There could be a functional association between the identified metabolic sensors and plasma membrane glucosensors. Recent study by Hurtado-Carneiro et al. [91] has shown that PASK that functions as a nutrient and energy sensor in hypothalamus is required for the normal functioning of other metabolic sensors, including AMPK and mTOR/S6K1. This functional relationship (or cross-talk) between metabolic sensors is useful in maintaining not only metabolic functions but also normal/adequate cognition. In this regard, previous data have consistently shown that AMPK, CREB, and mTOR are involved in both glucose metabolism and memory functions (reviewed in [61]) (both AMPK and CREB are strongly involved in T1R2+T1R3 signaling). Recent work by Hurtado-Carneiro et al. [92] indicates that the peptide GLP-1 can attenuate the activity of AMPK and mTOR/S6 kinase induced by fluctuations in glucose levels in hypothalamic areas involved in feeding behaviour. The functional relationship between some of these signaling pathways was analyzed in a recent review [93]. Disorders involving the mTOR significantly affect cognition and is associated with neuropsychiatric symptoms, including intellectual disability, specific neuropsychological deficits, autism, other behavioral disorders, and epilepsy [94].
Although, information is scanty, available data suggest that other signaling pathways that link glucose metabolism to cognitive functioning might include extracellular kinases [95–97]. These identified pathways could activate LTP, thereby enhancing memory formation or retrieval [98, 99] and can also function through activity-dependent signaling as well as activation of transcription factors [3, 11, 100]. Decrease in glucose is associated with deficits in memory and learning (possibly due to a decrease in LTP) [101, 102].

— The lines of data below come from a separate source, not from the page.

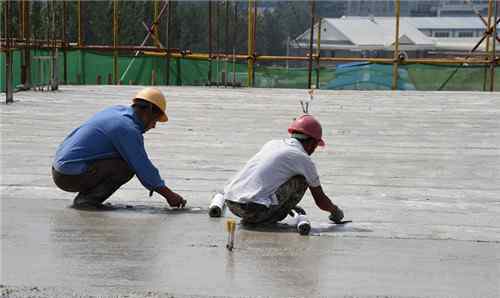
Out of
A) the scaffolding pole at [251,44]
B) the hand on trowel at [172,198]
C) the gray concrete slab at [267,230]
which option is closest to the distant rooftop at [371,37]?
the scaffolding pole at [251,44]

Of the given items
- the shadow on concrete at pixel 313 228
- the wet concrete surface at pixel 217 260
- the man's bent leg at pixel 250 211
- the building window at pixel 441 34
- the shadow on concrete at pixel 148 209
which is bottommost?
the building window at pixel 441 34

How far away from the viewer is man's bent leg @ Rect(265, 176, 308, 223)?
6.97 metres

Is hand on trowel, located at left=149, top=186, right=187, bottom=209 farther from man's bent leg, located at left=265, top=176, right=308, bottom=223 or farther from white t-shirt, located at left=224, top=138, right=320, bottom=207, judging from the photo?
man's bent leg, located at left=265, top=176, right=308, bottom=223

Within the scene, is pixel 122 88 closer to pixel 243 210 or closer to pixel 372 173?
pixel 372 173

In the gastrointestinal tract, for instance, endocannabinoid receptors are reported to be associated with the fatty acid receptor necessary for sweet taste perception [67]. In the nervous system, the literature search in this present study did not produce such result; it can, however, be proposed that such associativity is possible. In this vein, it is demonstrated that the effects of cannabinoids are associated with dysfunctions of rapamycin pathway and extracellular signal-regulated kinases, suggesting a relationship between the signaling pathways, and possibly receptor cooperativity or associativity [103]. In Wang and Zhuo’s paper [104], it was noted that stimulation of group I metabotropic glutamate receptors initiated a wide variety of signaling pathways that regulate gene expression at both the translational and transcriptional levels and induce translation or transcription-dependent synaptic plastic changes in neurons. This wide range of signaling by metabotropic glutamate receptors can activate other receptors and thus initiating the activity of numerous transcription factors and gene expression.

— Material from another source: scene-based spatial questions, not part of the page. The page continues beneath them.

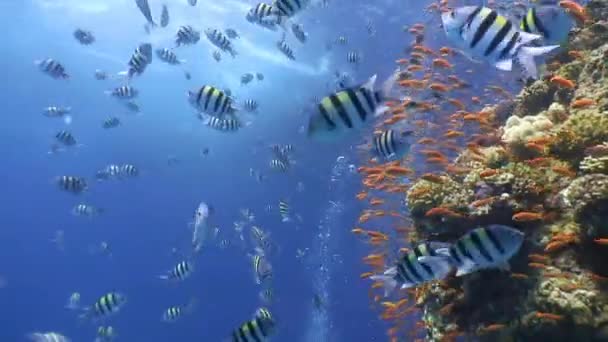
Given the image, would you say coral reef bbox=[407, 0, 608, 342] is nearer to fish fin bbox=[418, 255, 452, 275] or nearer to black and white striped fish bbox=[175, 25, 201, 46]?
fish fin bbox=[418, 255, 452, 275]

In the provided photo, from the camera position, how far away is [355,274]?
139 ft

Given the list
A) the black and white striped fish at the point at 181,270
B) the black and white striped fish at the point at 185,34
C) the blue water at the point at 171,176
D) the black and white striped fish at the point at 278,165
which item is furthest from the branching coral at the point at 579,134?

Of important note is the downstream effect of neuroastroglial glucose metabolic disorder resulting in changes in calcium ion concentration. The result of this is a disorder in synapse-to-nucleus communication involving several kinases (including the mitogen-activating protein kinase, MAPK; CAMK), gene expression, and synaptic plasticity [105, 106]. These protein kinases are responsible for regulating the activities of transcription factors including CREB, CCAAT (cytosine-cytosine-adenosine-adenosine-thymidine)/enhancer-binding protein (C/EBP), Early growth response protein (Egr) also known as zinc finger protein 225 (Zif268) or nerve growth factor-induced protein A (NGFI-A), activator protein-1 (AP-1), nuclear factor κB (NF-κB), c-Fos, and Elk-1, c-Jun. These proteins (transcription factors and kinases) are well implicated in metabolism and cognition [104–110]. LTP is dependent on the activities of protein kinases. Also, nitric oxide, which is thought to be associated with glucose metabolism [111, 112], also contributes to LTP by downstream targets, stimulating guanylyl cyclase and cGMP-dependent protein kinase, which acts in parallel with PKA to increase phosphorylation of the transcription factor CREB [106]. Most notably, activity-dependent signaling of calcium is also shown to play a pivotal role in neural and synaptic plasticity and regulation of gene expression [106].

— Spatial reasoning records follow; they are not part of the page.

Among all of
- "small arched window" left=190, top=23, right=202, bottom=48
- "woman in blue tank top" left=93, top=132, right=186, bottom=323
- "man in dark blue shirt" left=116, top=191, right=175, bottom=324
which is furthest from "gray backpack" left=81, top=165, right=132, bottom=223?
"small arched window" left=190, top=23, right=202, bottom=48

It has been proven again and again that memory formation and retrieval involve short-term signaling associated with activation of transcription factors controlling immediate early genes (early response genes) and long-term signaling to the nucleus for the formation of long-term memory [113–117]. However, the fact that microtubules of cells might play a pivotal role in memory has only been explored recently. In the work of Craddock et al. [118], a possible encoding of memory in the microtubule lattices mediated by the phosphorylation of type II CaMK was reported. Whether extended research into mechanisms of memory coding in the microtubule lattices will help scientists find the long-time searched neural code for memory is yet unknown. In the work of Eric Kandel, who shared the 2000 Nobel Prize in Physiology or Medicine with Arvid Carlsson and Paul Greengard, best known for his research on the physiological basis of memory storage in neurons, documented in his Nobel Lecture, published in the 2001 issue of the “Bioscience Reports,” there are compelling evidences for the role CAMK in memory [113]. In page 597 of Eric Kandel’s account of the mechanisms of memory storage, CAMK was noted to play a role in LTP [113]. In Craddock et al. report [118], activity dependent flux of postsynaptic calcium activated the dodecameric holoenzyme containing two hexagonal sets of 6 kinase domains, hexagonal CaMK type II. One bit of information encoded equals one protein kinase domain. Information conveyed through activity dependent calcium waves are encoded by the phosphorylation as arrays of binary “bits.” Six phosphorylated bits are equal to bytes. Thus, thousands of bytes of information can be encoded in one microtubule [118]. A number of studies have implicated the role of microtubules [119–121] and CaMK signaling in both normal cognitive functioning and diseases [122, 123].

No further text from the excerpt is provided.